### What you should do
Type out the material below exactly.

■ ■ ■

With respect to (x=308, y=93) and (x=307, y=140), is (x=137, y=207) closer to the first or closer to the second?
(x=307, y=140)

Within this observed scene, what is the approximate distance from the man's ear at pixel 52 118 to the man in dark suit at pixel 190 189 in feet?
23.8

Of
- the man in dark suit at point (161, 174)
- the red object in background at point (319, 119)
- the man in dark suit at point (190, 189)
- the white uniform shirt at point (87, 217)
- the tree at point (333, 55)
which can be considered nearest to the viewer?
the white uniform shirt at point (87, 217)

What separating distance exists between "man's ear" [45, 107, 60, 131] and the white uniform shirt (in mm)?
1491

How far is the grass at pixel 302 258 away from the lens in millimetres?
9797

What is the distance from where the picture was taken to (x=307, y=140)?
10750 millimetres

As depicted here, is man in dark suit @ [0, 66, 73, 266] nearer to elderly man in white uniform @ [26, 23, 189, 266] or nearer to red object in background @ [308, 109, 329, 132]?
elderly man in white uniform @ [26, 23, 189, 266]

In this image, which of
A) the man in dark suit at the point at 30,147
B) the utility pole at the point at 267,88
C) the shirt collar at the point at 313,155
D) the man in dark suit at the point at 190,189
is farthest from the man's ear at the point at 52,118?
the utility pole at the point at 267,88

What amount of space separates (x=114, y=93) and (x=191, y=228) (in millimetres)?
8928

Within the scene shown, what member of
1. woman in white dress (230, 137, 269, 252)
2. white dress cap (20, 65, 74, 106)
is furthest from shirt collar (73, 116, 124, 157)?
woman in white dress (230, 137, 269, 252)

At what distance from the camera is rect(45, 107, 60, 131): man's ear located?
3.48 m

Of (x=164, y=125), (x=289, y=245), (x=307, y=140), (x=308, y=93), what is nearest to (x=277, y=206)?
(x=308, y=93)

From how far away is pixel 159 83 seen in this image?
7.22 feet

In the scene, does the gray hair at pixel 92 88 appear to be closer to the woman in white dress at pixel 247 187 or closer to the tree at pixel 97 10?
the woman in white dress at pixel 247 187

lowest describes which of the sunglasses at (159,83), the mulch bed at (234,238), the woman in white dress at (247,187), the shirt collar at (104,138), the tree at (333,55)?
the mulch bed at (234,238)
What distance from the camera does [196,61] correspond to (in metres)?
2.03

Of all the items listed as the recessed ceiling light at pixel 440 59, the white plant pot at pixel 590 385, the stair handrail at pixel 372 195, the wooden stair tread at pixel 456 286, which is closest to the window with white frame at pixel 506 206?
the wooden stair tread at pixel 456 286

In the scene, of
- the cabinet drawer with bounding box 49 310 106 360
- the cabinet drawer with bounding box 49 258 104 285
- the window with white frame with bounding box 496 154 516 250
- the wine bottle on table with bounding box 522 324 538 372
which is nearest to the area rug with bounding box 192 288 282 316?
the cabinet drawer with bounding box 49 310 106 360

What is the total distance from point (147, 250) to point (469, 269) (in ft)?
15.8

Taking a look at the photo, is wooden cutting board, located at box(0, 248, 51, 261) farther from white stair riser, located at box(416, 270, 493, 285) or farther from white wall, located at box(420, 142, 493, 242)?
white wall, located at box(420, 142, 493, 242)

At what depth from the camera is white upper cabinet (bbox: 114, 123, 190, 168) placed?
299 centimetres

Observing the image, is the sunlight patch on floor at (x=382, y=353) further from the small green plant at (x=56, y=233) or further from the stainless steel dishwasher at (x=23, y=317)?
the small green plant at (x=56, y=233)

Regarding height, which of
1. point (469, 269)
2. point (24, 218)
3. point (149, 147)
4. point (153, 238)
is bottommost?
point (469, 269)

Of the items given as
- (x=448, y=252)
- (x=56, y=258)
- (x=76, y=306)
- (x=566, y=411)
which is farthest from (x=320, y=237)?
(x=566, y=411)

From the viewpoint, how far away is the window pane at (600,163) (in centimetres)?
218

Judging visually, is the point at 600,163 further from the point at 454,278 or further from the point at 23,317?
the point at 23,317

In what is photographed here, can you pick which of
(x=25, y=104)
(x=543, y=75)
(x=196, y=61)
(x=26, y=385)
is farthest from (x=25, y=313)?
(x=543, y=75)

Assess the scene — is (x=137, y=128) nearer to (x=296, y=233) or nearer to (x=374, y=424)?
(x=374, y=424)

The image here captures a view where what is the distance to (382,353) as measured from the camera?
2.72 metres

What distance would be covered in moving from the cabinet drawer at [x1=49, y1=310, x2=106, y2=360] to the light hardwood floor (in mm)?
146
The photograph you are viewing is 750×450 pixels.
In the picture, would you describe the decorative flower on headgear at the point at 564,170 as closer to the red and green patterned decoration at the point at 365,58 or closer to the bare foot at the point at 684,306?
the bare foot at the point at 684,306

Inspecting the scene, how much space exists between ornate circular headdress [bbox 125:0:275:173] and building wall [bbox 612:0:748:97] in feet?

■ ■ ■

### Full output
With respect to (x=308, y=93) and (x=307, y=140), is (x=137, y=207) closer to the first or closer to the second?
(x=307, y=140)

Within this observed scene, what is the approximate distance from the man's ear at pixel 52 118 to the man in dark suit at pixel 190 189 in feet?
23.8

Of
- the man in dark suit at point (161, 174)
- the red object in background at point (319, 119)
- the man in dark suit at point (190, 189)
- the white uniform shirt at point (87, 217)
- the tree at point (333, 55)
which can be considered nearest to the viewer?
the white uniform shirt at point (87, 217)

What separating distance exists between "man's ear" [45, 107, 60, 131] and the white uniform shirt (in mm)?
1491

How far is the grass at pixel 302 258 away from the lens in millimetres?
9797

What is the distance from where the picture was taken to (x=307, y=140)?
10750 millimetres

As depicted here, is man in dark suit @ [0, 66, 73, 266] nearer to elderly man in white uniform @ [26, 23, 189, 266] or nearer to red object in background @ [308, 109, 329, 132]?
elderly man in white uniform @ [26, 23, 189, 266]

In this image, which of
A) the man in dark suit at the point at 30,147
B) the utility pole at the point at 267,88
C) the shirt collar at the point at 313,155
D) the man in dark suit at the point at 190,189
is farthest from the man's ear at the point at 52,118?
the utility pole at the point at 267,88

What amount of space separates (x=114, y=93) and (x=191, y=228) (in millimetres)?
8928

Within the scene shown, what member of
1. woman in white dress (230, 137, 269, 252)
2. white dress cap (20, 65, 74, 106)
is furthest from shirt collar (73, 116, 124, 157)?
woman in white dress (230, 137, 269, 252)

At what distance from the camera is rect(45, 107, 60, 131): man's ear located?
3.48 m

Of (x=164, y=125), (x=289, y=245), (x=307, y=140), (x=308, y=93), what is nearest to (x=277, y=206)?
(x=308, y=93)

From how far away is pixel 159 83 seen in this image?
7.22 feet

In the scene, does the gray hair at pixel 92 88 appear to be closer to the woman in white dress at pixel 247 187 or closer to the tree at pixel 97 10?
the woman in white dress at pixel 247 187

lowest describes which of the sunglasses at (159,83), the mulch bed at (234,238), the woman in white dress at (247,187), the shirt collar at (104,138), the tree at (333,55)?
the mulch bed at (234,238)
What distance from the camera does [196,61] correspond to (in metres)?
2.03

Of all the items listed as the recessed ceiling light at pixel 440 59, the white plant pot at pixel 590 385, the stair handrail at pixel 372 195, the wooden stair tread at pixel 456 286, which is closest to the window with white frame at pixel 506 206?
the wooden stair tread at pixel 456 286

In the scene, of
- the cabinet drawer with bounding box 49 310 106 360
- the cabinet drawer with bounding box 49 258 104 285
- the window with white frame with bounding box 496 154 516 250
- the wine bottle on table with bounding box 522 324 538 372
which is nearest to the area rug with bounding box 192 288 282 316?
the cabinet drawer with bounding box 49 310 106 360

What is the total distance from point (147, 250) to point (469, 269) (in ft)?
15.8

Taking a look at the photo, is wooden cutting board, located at box(0, 248, 51, 261) farther from white stair riser, located at box(416, 270, 493, 285) or farther from white wall, located at box(420, 142, 493, 242)?
white wall, located at box(420, 142, 493, 242)

At what depth from the camera is white upper cabinet (bbox: 114, 123, 190, 168) placed?
299 centimetres

Observing the image, is the sunlight patch on floor at (x=382, y=353) further from the small green plant at (x=56, y=233) or further from the stainless steel dishwasher at (x=23, y=317)?
the small green plant at (x=56, y=233)

Regarding height, which of
1. point (469, 269)
2. point (24, 218)
3. point (149, 147)
4. point (153, 238)
is bottommost?
point (469, 269)

Of the items given as
- (x=448, y=252)
- (x=56, y=258)
- (x=76, y=306)
- (x=566, y=411)
which is farthest from (x=320, y=237)?
(x=566, y=411)

From the viewpoint, how far away is the window pane at (600,163) (in centimetres)?
218

Judging visually, is the point at 600,163 further from the point at 454,278 or further from the point at 23,317?
the point at 23,317

In what is photographed here, can you pick which of
(x=25, y=104)
(x=543, y=75)
(x=196, y=61)
(x=26, y=385)
is farthest from (x=25, y=313)?
(x=543, y=75)

Assess the scene — is (x=137, y=128) nearer to (x=296, y=233) or nearer to (x=374, y=424)?
(x=374, y=424)

The image here captures a view where what is the distance to (382,353) as measured from the camera?
2.72 metres

What distance would be covered in moving from the cabinet drawer at [x1=49, y1=310, x2=106, y2=360] to the light hardwood floor (in mm)?
146
The photograph you are viewing is 750×450 pixels.
In the picture, would you describe the decorative flower on headgear at the point at 564,170 as closer to the red and green patterned decoration at the point at 365,58 or closer to the bare foot at the point at 684,306?
the bare foot at the point at 684,306

Inspecting the scene, how much space exists between ornate circular headdress [bbox 125:0:275:173] and building wall [bbox 612:0:748:97] in feet?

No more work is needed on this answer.